──────── Document passage ────────

Daniel Molloy (Eric Bogosian) may have completed his second interview with the vampire Louis de Pointe du Lac (Jacob Anderson) in Dubai, but the two-time Pulitzer Prize-winning investigative journalist could not resist unraveling the biggest secret that underlied Louis’ strained, 77-year relationship with the vampire Armand (Assad Zaman).

In the season two finale of AMC’s adaptation of Anne Rice’s Interview With the Vampire, Daniel — with the help of the secret society known as the Talamasca, which investigates and monitors supernatural beings — discovers Armand’s biggest betrayal of Louis. Not only did Armand report Louis and Claudia (Delainey Hayles) for turning Claudia’s companion, Madeleine (Roxane Duran), into a vampire and for violating vampiric laws, but Armand also directed the show trial that was supposed to lead to the demise of all three at the Théâtre des Vampires in Paris.

The penultimate episode had ended with flashbacks to that fateful day: Louis is shoved into a coffin filled with gravel and locked in a crypt to die from starvation. And, in one of the most harrowing death scenes in recent memory, Claudia and Madeleine are burned to death by sunlight. While Armand has repeatedly maintained that he only had enough willpower to force the audience members to give the order to banish, rather than kill, Louis, Daniel pieces together that it was actually Lestat de Lioncourt (Sam Reid), whom Louis and Claudia attempted to kill in New Orleans at the end of season one, who saved Louis’ life.

It’s a heart-wrenching twist that executive producer and showrunner Rolin Jones, who developed the critically acclaimed adaptation three years ago, has had in mind ever since he decided to split Rice’s Interview into two seasons. In the finale, under the guise of asking some follow-up questions at the end of their interview, Daniel hands Louis a copy of the script from his show trial in Paris — with Armand’s production notes scribbled in red pen in the margins. Louis’ hands begin to shake as he pores over each page, while Armand is left dumbfounded.

“It was one of my favorite scenes to shoot because it was very fun to modulate different states of relief and joy from Louis at just finishing what is essentially a really long EMDR session,” Anderson tells The Hollywood Reporter. “We had to work backwards from the reveal to get to a place where it would really take the air out the room. I remember flipping through the script trying to find a way to read something super quick, which I guess Louis can, but also feeling like I’m collapsing inside,” he adds. “I always feel like Louis knew. Since he was burning it all down, I think he knew that Armand was involved in a greater way.”

Zaman — who originally auditioned for the role of Louis’ servant, Rashid, in season one, only to discover that he was actually being tapped to play the love of Louis’ life, Armand — tells THR the big reveal is a real “gut punch.”

──────── Data provided ────────

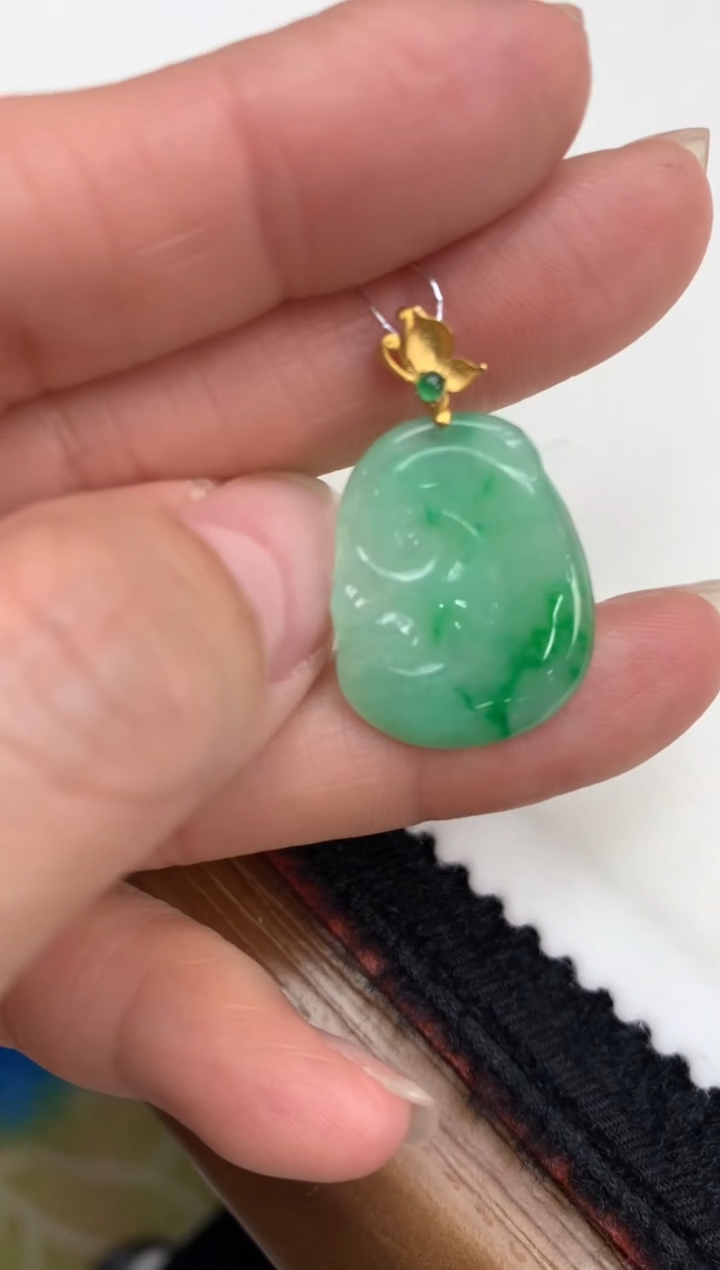 【闪购商品】翡翠颈饰18K金镶嵌如意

────────

◆ Exercise description: In the article on the season two finale, which role did Assad Zaman originally audition for? The listing is separate from the article on the season two finale.

◆ Response below: Louis' servant, Rashid, in season one.